The 7th district contains all of Flagler, St Johns and Putnam Counties, and the northernmost parts of Volusia County, including Pierson and most of Ormond Beach. The incumbent was Republican Travis Hutson, who was re-elected unopposed in 2022. Hutson was term-limited. State representative Tom Leek won the open seat.

===Republican primary===
====Candidates====
=====Nominee=====
- Tom Leek, state representative

=====Eliminated in primary=====
- Gerry James, financial advisor and candidate for this district in 2022
- David Shoar, former St. Johns County sheriff (2004–2020)

====Polling====

| Poll source | Date(s) administered | Sample size | Margin of error | Gerry James | Tom Leek | David Shoar | Undecided |
|---|---|---|---|---|---|---|---|
| LcLaughlin & Associates (R) | June 27–30, 2024 | 300 (LV) | ± 5.7% | 9% | 39% | 20% | 31% |

====Debate====

2024 Florida's 7th Senate district republican primary debate
| No. | Date | Host | Moderator | Link | Republican | Republican | Republican |
| Key: P Participant A Absent N Not invited I Invited W Withdrawn |  |  |  |  |  |  |  |
| James | Leek | Shoar |
| 1 | Jul. 25, 2024 | WESH | Greg Fox | YouTube | P | P | P |

====Results====

Republican primary results
| Party |  | Candidate | Votes | % |
|---|---|---|---|---|
|  | Republican | Tom Leek | 35,938 | 47.30 |
|  | Republican | David Shoar | 20,917 | 27.53 |
|  | Republican | Gerry James | 19,116 | 25.16 |
| Total votes |  |  | 75,971 | 100.00 |

===Democratic nominee===
- George Hill II, construction company CEO

====Results====

Democratic primary results
| Party |  | Candidate | Votes | % |
|  | Democratic | George Hill II | Unopposed |  |  |
| Total votes |  |  | N/A | 100.00 |

===General election===
====Results====

General election results
| Party |  | Candidate | Votes | % |
|---|---|---|---|---|
|  | Republican | Tom Leek | 237,377 | 68.26 |
|  | Democratic | George Hill II | 110,364 | 31.74 |
| Total votes |  |  | 347,741 | 100.00 |
|  | Republican hold |  |  |  |

==District 9==

The incumbent was Republican Keith Perry, who was re-elected with 65.5% of the vote in 2022. Perry was term-limited. State representative Stan McClain won the open seat.

--

__Task objective__.
Copy the part of the Florida Senate district text starting with "The 7th district" and going on through "County sheriff (2004–2020)", word for word. The material that follows has no connection to the Florida Senate district text.

__Supplied information__.

--

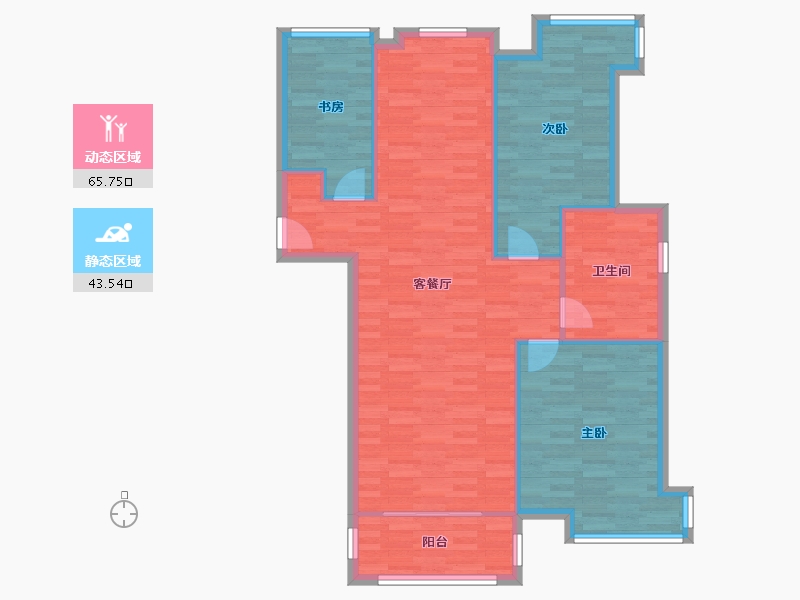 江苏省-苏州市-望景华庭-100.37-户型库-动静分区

--

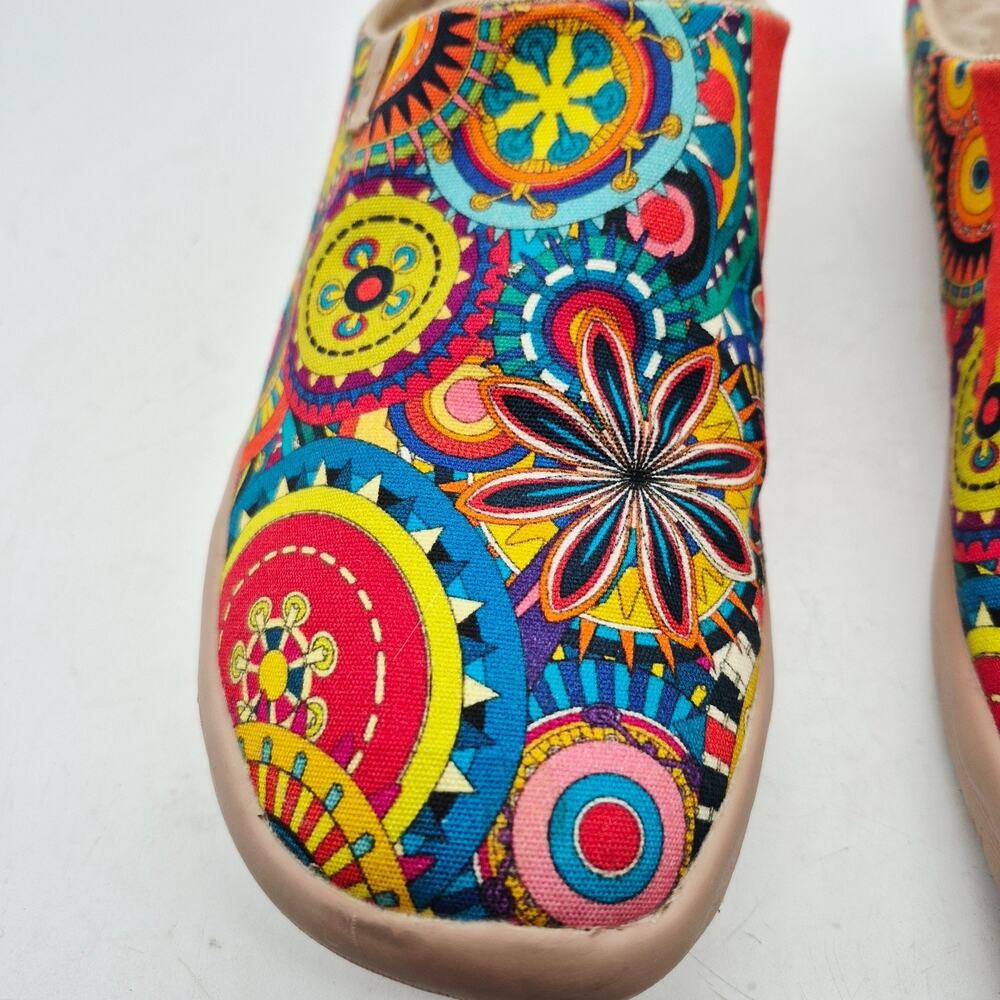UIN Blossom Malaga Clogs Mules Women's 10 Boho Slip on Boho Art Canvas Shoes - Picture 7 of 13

--

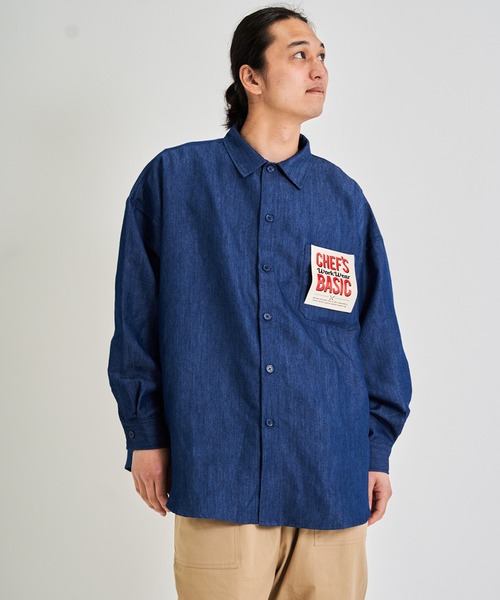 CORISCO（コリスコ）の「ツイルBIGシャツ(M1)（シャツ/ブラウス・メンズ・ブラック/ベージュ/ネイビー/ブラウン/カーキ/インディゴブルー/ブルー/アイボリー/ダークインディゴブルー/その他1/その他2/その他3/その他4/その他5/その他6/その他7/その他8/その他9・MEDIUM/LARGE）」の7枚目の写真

--

__Written response__.
The 7th district contains all of Flagler, St Johns and Putnam Counties, and the northernmost parts of Volusia County, including Pierson and most of Ormond Beach. The incumbent was Republican Travis Hutson, who was re-elected unopposed in 2022. Hutson was term-limited. State representative Tom Leek won the open seat.

===Republican primary===
====Candidates====
=====Nominee=====
- Tom Leek, state representative

=====Eliminated in primary=====
- Gerry James, financial advisor and candidate for this district in 2022
- David Shoar, former St. Johns County sheriff (2004–2020)